B.C. opens cooling centres as heat wave hits Western Canada: As extreme heat warnings blanketed Western Canada with more than 60 active heat warnings Thursday and temperatures surpassing 40 C in some areas, officials urged precaution and cooling centres opened their doors in parts of British Columbia.
Ukrainian civilians are being taken from their homes and interrogated by Russian soldiers for weeks: Filtration, a process where civilians who aren’t suspected of any specific crimes are held in Donetsk People’s Republic or Russian facilities for days or weeks while authorities check their backgrounds and credentials, has become a fact of life for residents of Donetsk’s Russian and DPR-held territories.

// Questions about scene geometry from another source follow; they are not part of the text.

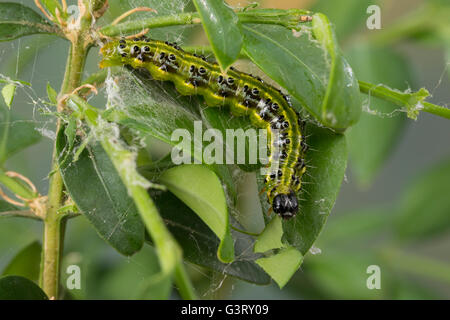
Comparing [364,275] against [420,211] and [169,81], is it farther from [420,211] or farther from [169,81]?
[169,81]


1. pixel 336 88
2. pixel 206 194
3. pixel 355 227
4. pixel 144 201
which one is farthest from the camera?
pixel 355 227

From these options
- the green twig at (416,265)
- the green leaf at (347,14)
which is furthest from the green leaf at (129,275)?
the green leaf at (347,14)

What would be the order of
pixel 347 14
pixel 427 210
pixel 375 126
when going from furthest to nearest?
pixel 427 210 → pixel 347 14 → pixel 375 126

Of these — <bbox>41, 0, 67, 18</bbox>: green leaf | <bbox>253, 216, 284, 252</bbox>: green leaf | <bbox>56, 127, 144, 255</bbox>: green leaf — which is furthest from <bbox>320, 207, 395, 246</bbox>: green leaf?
<bbox>41, 0, 67, 18</bbox>: green leaf

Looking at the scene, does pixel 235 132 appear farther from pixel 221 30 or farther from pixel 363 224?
pixel 363 224

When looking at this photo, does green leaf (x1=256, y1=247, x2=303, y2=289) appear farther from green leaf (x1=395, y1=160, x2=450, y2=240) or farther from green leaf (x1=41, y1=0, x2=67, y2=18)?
green leaf (x1=395, y1=160, x2=450, y2=240)

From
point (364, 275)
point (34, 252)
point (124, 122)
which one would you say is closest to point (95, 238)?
point (34, 252)

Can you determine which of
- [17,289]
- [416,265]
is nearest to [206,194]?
[17,289]
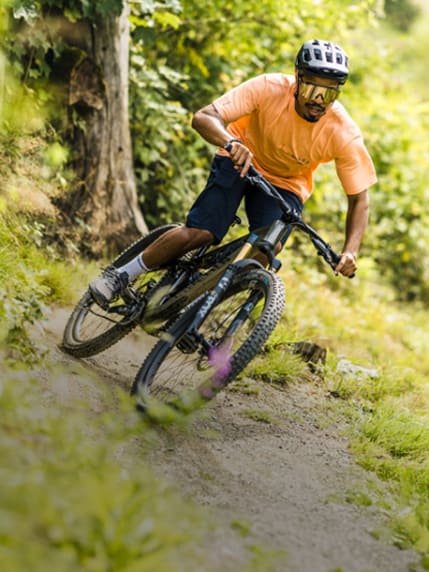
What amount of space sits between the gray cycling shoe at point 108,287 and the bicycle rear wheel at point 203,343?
3.02ft

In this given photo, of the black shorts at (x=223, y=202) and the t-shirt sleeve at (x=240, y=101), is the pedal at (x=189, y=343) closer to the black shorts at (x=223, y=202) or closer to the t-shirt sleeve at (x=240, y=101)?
the black shorts at (x=223, y=202)

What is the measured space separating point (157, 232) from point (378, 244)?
6439mm

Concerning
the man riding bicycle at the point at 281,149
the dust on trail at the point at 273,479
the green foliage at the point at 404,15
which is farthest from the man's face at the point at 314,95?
the green foliage at the point at 404,15

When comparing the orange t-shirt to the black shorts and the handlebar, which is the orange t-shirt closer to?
the black shorts

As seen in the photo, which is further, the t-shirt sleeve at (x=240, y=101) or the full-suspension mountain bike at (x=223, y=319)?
the t-shirt sleeve at (x=240, y=101)

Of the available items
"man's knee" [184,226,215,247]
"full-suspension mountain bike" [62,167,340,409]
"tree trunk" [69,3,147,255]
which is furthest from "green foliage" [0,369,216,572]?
"tree trunk" [69,3,147,255]

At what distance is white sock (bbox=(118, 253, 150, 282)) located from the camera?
4992mm

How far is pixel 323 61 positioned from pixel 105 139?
117 inches

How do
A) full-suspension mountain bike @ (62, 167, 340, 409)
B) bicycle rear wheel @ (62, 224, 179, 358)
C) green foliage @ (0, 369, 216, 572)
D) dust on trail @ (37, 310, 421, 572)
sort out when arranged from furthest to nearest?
1. bicycle rear wheel @ (62, 224, 179, 358)
2. full-suspension mountain bike @ (62, 167, 340, 409)
3. dust on trail @ (37, 310, 421, 572)
4. green foliage @ (0, 369, 216, 572)

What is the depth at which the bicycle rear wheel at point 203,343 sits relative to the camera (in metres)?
3.94

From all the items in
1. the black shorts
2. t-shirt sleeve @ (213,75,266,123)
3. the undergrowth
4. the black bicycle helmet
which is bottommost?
the undergrowth

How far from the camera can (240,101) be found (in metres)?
4.51

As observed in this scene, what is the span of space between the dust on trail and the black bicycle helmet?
1985mm

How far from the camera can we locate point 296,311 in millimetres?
7535
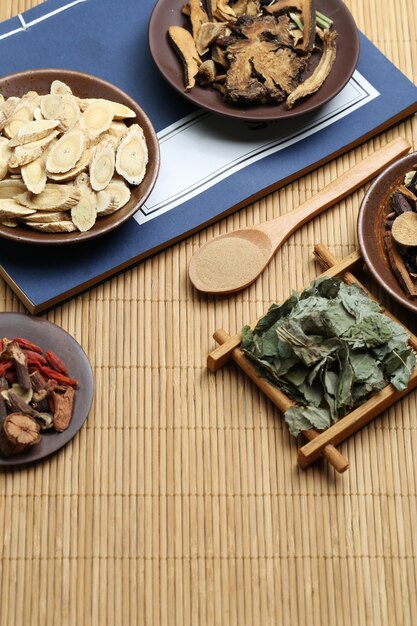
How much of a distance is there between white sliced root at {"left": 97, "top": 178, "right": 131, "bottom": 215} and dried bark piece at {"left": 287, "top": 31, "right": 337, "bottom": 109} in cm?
45

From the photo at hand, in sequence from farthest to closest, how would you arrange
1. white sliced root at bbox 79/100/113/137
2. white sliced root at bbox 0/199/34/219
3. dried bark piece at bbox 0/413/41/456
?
white sliced root at bbox 79/100/113/137 → white sliced root at bbox 0/199/34/219 → dried bark piece at bbox 0/413/41/456

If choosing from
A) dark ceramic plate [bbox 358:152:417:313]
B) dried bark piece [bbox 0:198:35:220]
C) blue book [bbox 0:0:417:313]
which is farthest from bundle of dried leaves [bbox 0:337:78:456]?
dark ceramic plate [bbox 358:152:417:313]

- Russia tasks mercenaries with frontline sectors as infantry losses mount: Britain
- Anxiety grows among Ukrainian farmers over fate of grain exports despite deal with Russia
U.S. economy contracts, flashing signs of technical recession: The American economy unexpectedly shrank for the second quarter in a row between April and June, triggering a fight among economists and politicians over whether the U.S. faces a full-blown recession, or simply a technical one.
Leslyn Lewis to skip Conservative leadership debate: Earlier this week, Lewis issued an open letter saying she had reservations about a debate that did not deal with questions about subjects such as abortion, the World Economic Forum, the WHO Pandemic Treaty as well as an inquiry into the pandemic response and severe adverse reactions to COVID-19 vaccines.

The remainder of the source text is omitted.